W Iwieńcu w obwodzie mińskim odbyły się we wtorek uroczystości z okazji 75. rocznicy akcji bojowej Armii Krajowej, w efekcie której udało się na krótko opanować miasto i rozgromić niemiecki garnizon. Obchody zorganizował Związek Polaków na Białorusi.
„Ta pamięć jest potrzebna nie tym, którzy zginęli, ale nam, byśmy mogli być narodem” – mówiła prezes nieuznawanego przez Mińsk ZPB Andżelika Borys, składając kwiaty na grobach żołnierzy AK.
Uroczystości w Iwieńcu rozpoczęły się od mszy św. w kościele św. Aleksego. Następnie ich uczestnicy złożyli wieńce przy Krzyżu Straży Mogił Polskich upamiętniającym poległych żołnierzy Stołpecko-Nalibockiego Zgrupowania AK i na grobach żołnierzy AK na cmentarzu parafialnym.
W obchodach w Iwieńcu wzięli udział przedstawiciele miejscowej Polonii, a także Polacy z Mińska, dyplomaci z ambasady RP w Mińsku i Konsulatu Generalnego RP w Grodnie oraz szefowa Stowarzyszenia Żołnierzy AK przy ZPB, płk Weronika Sebastianowicz.
„W tym szczególnym dniu chcemy się pokłonić wszystkim tym, którzy walczyli o wolność naszej ziemi, wolność ukochanej Polski. Wielu z nich oddało życie, inni zdrowie, siły” – mówiła PAP Teresa Sobol, szefowa iwienieckiego oddziału ZPB.
Iwieniec w dzisiejszym rejonie wołożyńskim obwodu mińskiego, leży ok. 80 km od białoruskiej stolicy. W 1939 r. tereny te, wówczas należące do II RP, zostały zajęte przez Sowietów. Po rozpoczęciu wojny niemiecko-sowieckiej znalazły się pod okupacją niemiecką.

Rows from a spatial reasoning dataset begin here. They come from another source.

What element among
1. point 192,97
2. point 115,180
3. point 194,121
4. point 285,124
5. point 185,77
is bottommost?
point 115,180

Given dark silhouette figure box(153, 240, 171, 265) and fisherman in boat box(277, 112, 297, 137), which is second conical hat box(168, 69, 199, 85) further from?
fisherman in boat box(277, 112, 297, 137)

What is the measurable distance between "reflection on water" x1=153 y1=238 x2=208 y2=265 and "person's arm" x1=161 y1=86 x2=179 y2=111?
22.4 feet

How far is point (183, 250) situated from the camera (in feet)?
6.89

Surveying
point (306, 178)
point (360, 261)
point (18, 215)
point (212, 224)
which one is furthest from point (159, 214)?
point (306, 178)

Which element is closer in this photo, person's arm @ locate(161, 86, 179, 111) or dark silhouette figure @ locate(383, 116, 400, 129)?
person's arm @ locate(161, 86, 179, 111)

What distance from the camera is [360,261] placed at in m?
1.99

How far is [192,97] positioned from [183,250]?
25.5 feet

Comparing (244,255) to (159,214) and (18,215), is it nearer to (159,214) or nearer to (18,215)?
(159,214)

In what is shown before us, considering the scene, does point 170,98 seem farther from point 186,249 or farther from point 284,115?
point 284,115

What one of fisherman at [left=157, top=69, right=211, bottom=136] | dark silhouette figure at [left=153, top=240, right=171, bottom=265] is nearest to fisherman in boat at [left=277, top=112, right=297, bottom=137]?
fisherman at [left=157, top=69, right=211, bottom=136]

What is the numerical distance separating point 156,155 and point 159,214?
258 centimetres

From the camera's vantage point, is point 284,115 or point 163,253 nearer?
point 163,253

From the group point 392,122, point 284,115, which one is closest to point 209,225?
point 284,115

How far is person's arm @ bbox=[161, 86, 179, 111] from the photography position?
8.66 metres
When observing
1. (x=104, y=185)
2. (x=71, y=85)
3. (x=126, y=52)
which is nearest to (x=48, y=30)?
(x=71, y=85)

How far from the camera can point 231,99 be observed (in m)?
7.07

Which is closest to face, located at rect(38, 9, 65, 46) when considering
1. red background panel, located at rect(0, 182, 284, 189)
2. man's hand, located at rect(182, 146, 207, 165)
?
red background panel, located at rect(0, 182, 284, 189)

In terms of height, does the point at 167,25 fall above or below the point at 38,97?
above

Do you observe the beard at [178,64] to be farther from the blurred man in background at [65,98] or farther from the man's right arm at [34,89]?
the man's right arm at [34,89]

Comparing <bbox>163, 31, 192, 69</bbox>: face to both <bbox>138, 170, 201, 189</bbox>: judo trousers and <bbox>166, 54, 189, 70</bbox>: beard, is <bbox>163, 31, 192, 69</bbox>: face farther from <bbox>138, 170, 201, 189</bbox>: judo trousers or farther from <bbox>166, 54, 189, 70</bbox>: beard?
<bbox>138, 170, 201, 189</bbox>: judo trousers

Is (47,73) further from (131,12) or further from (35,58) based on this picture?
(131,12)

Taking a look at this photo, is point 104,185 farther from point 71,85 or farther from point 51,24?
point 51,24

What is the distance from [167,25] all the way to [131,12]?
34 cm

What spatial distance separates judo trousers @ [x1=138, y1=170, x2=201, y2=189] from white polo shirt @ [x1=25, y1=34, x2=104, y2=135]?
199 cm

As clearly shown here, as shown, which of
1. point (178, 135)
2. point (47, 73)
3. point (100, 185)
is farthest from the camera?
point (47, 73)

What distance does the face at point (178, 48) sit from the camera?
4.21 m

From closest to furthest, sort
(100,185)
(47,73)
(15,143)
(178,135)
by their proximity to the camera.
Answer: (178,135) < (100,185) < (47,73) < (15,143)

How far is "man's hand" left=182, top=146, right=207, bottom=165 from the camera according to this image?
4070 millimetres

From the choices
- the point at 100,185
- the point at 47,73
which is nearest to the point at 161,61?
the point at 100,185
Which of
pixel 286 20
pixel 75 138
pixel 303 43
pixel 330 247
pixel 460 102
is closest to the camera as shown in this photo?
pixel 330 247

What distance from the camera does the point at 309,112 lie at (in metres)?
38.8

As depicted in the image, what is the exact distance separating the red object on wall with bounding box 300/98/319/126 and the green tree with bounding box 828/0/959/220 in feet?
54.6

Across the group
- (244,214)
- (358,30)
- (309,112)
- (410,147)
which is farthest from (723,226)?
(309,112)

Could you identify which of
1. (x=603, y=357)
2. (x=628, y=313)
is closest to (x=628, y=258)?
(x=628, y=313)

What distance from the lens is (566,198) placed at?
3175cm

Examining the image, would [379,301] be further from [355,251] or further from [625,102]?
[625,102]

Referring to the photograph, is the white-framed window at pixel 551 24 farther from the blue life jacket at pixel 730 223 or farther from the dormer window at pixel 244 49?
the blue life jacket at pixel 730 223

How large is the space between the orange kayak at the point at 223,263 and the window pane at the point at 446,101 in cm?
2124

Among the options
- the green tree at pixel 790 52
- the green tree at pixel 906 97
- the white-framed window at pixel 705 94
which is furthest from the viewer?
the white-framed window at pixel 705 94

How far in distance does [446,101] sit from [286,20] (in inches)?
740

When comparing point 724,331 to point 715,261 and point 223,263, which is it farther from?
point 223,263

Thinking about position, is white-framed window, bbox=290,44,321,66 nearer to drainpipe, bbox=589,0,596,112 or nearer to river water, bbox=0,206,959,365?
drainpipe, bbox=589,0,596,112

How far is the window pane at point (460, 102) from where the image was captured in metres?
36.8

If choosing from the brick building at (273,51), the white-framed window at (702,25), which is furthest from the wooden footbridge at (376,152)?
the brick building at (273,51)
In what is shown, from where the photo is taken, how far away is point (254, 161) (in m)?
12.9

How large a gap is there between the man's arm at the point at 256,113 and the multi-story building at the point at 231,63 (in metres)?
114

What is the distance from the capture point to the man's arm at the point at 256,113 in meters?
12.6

„19 czerwca 1943 r. oddziały Zgrupowania Stołpecko-Nalibockiego AK pod dowództwem Kacpra Miłaszewskiego, pseudonim Lewald, opanowały miasto Iwieniec” – powiedział PAP Andrzej Poczobut, przedstawiciel władz ZPB. Dodał, że była to jedna z najbardziej spektakularnych operacji zbrojnych polskiego podziemia. „Na kilkanaście godzin miasto zostało opanowane przez Polaków, wywieszono biało-czerwone flagi” – wskazał.
AK zdecydowała się na działania zbrojne przeciwko niemieckiemu okupantowi m.in. po to, by uwolnić z więzień członków AK i zapobiec wywózkom mieszkańców Iwieńca do pracy przymusowej do Niemiec. Akcja miała także działać „ku pokrzepieniu serc”, zademonstrować obecność polskiej siły zbrojnej, służyła zdobyciu zapasów amunicji. Niemcy odpowiedzieli na nią represjami wobec ludności cywilnej.